What’s not to love about Community Sponsored Agriculture (CSA)? You hand them money, and every week they hand you a bag of food. You don’t have to go to a store, sort through stuff, make a bunch of decisions, or stare at weirdly shaped roots that you don’t know what they are. They pick it and give it. Win-win, right?
Once we figured out that April is gluten and lactose intolerant, we decided to buy into a CSA this year. We’ve had several friends who have done it, and it pushed all the right laziness buttons for us. We needed more vegetables, and they’d sort through and deliver them. Unfortunately, the whole experience was a bit disappointing, and like every single other person we know, we won’t be doing it again.
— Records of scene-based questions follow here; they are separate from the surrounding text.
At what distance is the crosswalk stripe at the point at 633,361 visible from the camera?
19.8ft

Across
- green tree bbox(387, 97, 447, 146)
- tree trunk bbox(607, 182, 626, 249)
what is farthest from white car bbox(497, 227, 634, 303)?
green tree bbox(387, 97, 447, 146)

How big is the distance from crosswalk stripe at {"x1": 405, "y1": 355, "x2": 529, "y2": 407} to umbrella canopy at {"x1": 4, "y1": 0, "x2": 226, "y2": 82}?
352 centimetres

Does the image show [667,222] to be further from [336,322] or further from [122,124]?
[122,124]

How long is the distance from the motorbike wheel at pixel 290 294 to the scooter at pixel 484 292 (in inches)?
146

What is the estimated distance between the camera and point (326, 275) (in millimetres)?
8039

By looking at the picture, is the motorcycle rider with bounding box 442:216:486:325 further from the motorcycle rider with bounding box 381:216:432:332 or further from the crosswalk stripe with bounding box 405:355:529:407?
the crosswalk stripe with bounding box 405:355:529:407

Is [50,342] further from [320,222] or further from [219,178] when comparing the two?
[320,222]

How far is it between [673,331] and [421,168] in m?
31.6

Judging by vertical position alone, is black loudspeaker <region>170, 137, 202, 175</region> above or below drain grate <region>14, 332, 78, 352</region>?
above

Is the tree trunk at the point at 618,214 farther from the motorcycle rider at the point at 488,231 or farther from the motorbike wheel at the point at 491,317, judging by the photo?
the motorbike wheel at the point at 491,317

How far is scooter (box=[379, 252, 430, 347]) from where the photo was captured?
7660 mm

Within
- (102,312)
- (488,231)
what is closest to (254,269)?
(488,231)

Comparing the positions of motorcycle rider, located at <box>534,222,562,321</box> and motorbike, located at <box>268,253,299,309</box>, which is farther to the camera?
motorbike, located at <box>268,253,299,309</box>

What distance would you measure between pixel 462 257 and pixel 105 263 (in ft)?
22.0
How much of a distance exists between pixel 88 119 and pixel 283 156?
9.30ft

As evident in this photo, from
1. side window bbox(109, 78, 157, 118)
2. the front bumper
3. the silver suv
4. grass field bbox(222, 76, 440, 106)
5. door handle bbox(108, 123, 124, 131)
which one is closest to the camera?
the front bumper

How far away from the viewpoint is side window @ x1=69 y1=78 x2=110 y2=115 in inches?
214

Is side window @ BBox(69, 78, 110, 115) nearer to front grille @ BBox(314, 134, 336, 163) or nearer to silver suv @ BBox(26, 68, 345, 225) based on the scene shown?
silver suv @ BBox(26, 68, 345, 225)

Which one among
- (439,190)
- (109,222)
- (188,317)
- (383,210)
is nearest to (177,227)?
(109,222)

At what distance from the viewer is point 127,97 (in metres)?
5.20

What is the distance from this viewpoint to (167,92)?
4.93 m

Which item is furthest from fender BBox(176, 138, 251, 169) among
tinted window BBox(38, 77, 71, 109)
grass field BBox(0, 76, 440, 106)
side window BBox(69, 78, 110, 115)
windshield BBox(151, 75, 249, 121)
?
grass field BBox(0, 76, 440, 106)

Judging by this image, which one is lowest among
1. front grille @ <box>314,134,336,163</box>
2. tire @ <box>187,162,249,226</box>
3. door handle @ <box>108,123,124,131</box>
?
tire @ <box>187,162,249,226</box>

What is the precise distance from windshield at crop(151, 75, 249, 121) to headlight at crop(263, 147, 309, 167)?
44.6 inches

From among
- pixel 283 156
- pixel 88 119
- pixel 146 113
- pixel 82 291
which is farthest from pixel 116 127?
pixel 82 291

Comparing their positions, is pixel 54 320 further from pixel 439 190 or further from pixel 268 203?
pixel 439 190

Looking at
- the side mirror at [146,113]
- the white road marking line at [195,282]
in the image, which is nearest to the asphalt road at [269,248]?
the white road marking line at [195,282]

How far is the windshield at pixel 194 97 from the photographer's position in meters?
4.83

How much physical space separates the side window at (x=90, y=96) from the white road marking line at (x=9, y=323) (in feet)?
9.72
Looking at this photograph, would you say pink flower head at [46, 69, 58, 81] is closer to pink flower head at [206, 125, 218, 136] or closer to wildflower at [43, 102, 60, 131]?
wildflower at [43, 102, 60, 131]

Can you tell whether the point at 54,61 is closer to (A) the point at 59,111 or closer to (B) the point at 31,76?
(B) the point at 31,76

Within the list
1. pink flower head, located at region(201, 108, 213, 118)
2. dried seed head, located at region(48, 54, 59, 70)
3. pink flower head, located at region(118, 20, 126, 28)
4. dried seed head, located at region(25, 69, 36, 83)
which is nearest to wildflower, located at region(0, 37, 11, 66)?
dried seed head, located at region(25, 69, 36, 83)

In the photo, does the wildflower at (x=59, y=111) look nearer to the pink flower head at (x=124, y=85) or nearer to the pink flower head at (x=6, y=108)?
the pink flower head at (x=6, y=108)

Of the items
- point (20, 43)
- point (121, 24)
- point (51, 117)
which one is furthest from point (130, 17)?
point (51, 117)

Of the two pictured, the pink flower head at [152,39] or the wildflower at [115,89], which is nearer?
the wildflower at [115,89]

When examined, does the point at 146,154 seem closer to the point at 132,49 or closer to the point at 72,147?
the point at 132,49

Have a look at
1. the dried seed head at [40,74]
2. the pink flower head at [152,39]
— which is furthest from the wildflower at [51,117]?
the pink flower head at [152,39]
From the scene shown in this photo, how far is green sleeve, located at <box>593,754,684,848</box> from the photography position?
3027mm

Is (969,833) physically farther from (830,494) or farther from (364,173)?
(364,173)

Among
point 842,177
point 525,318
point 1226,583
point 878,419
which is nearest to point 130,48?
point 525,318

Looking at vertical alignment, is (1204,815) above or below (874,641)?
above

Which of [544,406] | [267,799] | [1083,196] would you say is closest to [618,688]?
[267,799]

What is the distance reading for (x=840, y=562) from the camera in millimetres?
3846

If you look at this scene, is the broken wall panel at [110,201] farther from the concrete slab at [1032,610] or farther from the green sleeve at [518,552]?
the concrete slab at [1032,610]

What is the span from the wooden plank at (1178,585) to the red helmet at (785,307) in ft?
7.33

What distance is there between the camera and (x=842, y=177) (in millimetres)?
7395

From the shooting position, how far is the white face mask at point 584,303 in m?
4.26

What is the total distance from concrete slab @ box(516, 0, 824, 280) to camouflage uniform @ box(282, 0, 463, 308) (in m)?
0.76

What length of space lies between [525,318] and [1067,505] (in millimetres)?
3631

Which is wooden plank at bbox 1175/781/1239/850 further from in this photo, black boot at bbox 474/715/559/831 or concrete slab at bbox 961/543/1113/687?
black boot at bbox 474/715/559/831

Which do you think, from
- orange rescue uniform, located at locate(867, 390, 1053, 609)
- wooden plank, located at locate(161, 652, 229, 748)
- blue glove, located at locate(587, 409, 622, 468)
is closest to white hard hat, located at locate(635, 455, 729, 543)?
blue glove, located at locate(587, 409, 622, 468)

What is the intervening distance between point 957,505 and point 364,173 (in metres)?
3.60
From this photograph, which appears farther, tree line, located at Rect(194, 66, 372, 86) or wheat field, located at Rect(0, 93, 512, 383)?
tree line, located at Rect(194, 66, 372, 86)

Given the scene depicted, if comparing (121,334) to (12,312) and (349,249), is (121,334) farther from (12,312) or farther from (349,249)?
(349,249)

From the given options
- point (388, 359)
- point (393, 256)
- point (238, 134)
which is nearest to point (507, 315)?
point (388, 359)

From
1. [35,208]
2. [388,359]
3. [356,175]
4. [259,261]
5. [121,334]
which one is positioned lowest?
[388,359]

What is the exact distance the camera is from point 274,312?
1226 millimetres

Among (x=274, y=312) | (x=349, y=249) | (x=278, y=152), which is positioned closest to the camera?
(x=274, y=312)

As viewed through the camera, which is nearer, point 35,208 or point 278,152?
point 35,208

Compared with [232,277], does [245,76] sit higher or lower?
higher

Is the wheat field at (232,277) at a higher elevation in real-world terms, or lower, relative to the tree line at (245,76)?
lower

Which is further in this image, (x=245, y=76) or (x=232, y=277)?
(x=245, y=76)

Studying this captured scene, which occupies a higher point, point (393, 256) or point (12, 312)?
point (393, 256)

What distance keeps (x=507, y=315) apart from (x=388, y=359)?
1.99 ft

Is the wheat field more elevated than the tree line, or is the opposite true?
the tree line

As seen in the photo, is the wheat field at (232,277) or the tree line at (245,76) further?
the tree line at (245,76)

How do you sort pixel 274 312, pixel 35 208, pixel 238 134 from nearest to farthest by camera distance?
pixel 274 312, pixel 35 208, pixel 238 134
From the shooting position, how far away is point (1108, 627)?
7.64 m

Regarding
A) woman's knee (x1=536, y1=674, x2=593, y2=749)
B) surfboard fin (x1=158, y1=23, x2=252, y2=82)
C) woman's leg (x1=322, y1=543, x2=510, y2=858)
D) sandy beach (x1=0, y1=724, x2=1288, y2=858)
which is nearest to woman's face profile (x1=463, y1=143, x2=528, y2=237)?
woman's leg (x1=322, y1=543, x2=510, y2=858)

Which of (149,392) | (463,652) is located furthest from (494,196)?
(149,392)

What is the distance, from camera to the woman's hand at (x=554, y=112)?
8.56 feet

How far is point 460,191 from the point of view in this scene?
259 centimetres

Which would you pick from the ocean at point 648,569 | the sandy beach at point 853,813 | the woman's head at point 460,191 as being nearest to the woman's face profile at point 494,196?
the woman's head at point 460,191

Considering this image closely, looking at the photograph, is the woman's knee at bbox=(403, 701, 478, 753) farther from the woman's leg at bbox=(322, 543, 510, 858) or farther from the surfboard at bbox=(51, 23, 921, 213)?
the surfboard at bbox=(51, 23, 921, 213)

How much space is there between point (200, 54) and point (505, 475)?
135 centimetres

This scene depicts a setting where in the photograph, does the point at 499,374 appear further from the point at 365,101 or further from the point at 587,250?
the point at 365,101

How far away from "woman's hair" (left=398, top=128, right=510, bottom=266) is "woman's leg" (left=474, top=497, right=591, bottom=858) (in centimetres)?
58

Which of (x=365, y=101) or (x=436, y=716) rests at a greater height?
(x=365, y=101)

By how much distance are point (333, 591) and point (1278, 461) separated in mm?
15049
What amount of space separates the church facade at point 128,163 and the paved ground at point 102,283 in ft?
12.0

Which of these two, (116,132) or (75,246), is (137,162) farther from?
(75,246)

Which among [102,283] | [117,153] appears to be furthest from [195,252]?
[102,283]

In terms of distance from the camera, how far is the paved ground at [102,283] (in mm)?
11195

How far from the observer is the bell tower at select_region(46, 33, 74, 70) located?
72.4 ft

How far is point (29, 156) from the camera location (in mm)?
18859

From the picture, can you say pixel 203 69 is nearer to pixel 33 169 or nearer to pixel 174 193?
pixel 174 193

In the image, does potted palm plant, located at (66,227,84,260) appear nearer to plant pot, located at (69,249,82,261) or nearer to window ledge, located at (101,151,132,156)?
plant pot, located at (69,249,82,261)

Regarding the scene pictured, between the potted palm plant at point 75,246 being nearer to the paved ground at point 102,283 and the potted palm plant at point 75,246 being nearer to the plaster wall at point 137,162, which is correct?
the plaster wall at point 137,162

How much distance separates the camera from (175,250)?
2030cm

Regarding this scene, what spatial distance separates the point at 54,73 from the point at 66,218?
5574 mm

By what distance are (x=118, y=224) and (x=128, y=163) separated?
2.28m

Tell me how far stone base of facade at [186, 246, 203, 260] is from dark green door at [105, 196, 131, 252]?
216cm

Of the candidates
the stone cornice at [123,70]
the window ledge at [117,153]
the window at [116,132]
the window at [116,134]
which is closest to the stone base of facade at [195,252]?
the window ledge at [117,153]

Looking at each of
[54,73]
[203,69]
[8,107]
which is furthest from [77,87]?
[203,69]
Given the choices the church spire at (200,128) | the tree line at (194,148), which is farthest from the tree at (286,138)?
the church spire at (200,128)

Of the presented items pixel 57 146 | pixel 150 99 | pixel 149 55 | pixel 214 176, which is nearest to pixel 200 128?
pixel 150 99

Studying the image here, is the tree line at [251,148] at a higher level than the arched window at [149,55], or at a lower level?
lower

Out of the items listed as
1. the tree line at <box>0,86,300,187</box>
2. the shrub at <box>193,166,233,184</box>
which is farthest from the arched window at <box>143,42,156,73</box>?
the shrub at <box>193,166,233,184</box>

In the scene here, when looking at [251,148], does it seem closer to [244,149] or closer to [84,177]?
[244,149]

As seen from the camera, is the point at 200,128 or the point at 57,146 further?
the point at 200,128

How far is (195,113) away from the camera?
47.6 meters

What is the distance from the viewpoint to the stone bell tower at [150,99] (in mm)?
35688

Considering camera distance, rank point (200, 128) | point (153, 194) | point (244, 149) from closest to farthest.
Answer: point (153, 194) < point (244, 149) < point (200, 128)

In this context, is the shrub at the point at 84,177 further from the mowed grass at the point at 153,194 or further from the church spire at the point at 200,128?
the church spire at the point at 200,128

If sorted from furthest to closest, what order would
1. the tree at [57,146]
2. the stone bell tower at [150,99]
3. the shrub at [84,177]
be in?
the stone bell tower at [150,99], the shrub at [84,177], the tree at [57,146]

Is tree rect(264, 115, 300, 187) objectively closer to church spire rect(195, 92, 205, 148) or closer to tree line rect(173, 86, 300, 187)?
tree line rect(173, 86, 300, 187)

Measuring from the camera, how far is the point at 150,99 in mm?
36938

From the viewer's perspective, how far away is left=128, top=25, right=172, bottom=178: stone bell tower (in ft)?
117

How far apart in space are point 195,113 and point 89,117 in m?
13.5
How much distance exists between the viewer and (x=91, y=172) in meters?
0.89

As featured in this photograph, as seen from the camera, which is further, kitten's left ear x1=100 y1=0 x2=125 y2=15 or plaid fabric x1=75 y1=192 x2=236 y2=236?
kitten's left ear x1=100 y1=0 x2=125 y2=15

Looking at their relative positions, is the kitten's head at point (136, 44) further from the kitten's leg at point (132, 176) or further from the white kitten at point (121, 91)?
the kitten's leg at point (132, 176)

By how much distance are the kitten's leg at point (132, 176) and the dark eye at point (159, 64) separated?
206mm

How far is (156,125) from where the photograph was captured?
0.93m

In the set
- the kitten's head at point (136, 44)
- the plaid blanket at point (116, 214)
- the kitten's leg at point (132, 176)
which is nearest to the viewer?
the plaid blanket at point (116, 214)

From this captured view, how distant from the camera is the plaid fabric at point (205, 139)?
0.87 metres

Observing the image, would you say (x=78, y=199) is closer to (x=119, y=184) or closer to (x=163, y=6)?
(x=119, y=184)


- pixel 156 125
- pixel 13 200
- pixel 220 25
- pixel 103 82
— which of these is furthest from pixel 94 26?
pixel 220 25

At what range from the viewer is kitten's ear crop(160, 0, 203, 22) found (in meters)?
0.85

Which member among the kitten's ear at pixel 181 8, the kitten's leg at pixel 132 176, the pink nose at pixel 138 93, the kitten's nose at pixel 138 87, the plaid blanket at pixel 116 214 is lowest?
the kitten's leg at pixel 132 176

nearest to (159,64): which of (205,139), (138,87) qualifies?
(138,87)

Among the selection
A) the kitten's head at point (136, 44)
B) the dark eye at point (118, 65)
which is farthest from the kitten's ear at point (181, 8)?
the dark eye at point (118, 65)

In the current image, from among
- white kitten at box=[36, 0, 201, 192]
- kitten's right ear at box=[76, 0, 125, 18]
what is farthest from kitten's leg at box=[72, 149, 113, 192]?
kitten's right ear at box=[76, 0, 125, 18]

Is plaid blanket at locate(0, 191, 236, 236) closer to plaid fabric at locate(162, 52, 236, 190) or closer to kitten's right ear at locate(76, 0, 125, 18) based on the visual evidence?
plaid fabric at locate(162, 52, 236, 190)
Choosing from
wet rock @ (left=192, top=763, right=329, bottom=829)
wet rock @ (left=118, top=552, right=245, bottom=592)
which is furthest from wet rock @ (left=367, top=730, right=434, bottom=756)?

I guess we should have caught on when everyone we talked to said they had done it once and hadn’t renewed after that. Many of them talked about how they didn’t like some of the vegetables delivered, and most said they couldn’t get through all of the vegetables each week, but since veggies were going to be a huge part of our diet, I figured it would be OK. What I didn’t realize was that the name for the setup is really literal. This is community sponsored agriculture. The “customers” pay for the farmers to enjoy their preferred lifestyle.
Part of the issue was that this was a bad growing season, and I get that. It’s not the farm’s fault, necessarily. But the cost for this scheme came up to a little over $30 a week, paid in installments over the course of a few months, and each week we would go and pick up a load of vegetables. The word “load” probably isn’t right, because it makes it sound like a lot. I went to Wal-Mart one week and discovered we could have gotten a similar amount for $15-20 for several of the weeks. The farmer’s market is cheaper, which is funny because the big draw of the CSA is that it’s locally grown and organic. And because the customers pitch in and help harvest (each person has to spend 12 hours harvesting over the course of 2-3 days during the season), that should help lower the cost.
The sense I got, once everything was said and done, was that a CSA is sort of like a charity banquet. You go to a novel location and spend lots of money to receive relatively little in return (in this simile, a nice dinner, but not worth $100+), and it’s worth it because you’re supporting a cause. In the case of the CSA, the cause is the family running the farm: they get a house, equipment, and to do the job they love, and in return their supporters get some vegetables, though not necessarily $30/week worth.
But I didn’t sign up for CSA out of a desire to support them. I did it because I wanted an inexpensive and convenient source of vegetables. It ended up being neither, but what’s worse is that the quality of the vegetables was really bad. I get that organically grown produce is going to be more susceptible to pests like worms and whatnot, but we got a lot of food that was rotted or still had live worms eating away at it. Some of it wasn’t usable at all, but they happily gave it to us each week regardless. If we went to the farmer’s market, we’d pick out good looking produce that we could actually eat. Instead, we gave the CSA $30 a week for often rotted or worm-ridden vegetables and fruit.
It wasn’t all bad. April has pointed out that she enjoyed working on the farm, and she learned a lot about cooking with different things because we received vegetables we wouldn’t have normally received. That forced us to adapt our menus and try new foods, which is good. But we certainly won’t be buying into a CSA again, and one trip to the farmer’s market has already yielded a more rewarding bag of leafy greens that taste and look better for less than a third the price. ((As an aside, so you know what the proportions are like, a normal week would net us 3-5 peppers, 3-6 tomatoes, more herbs than we could use (they would tell us this, “You won’t be able to use all this basil before it goes bad.” And yet we still had to pay for and take it), some chard and kale (leafy greens, though they never tasted very good to me, more like dirt), occasionally a bag of spinach, some fruit (either some grapes, or strawberries, or some apples, maybe 3-8 depending on the week) and a dozen eggs. By comparison, April got enough leafy greens for the week for $8 at the farmer’s market, and a friend picked up 24 bell peppers that same day for $4. Tomatoes are a similar price, and only getting a few each week from the CSA was really frustrating because it wasn’t enough to make sauce with or anything.))
If you’re considering participating in a CSA, especially around Springfield, I encourage you to think about your goals. If you want to support a local farmer with some charitable giving, buying into a CSA will do that and you’ll get some vegetables in return. But if you want to get good, local produce, head to the farmer’s market and find what you want. You’ll get a better deal and better quality.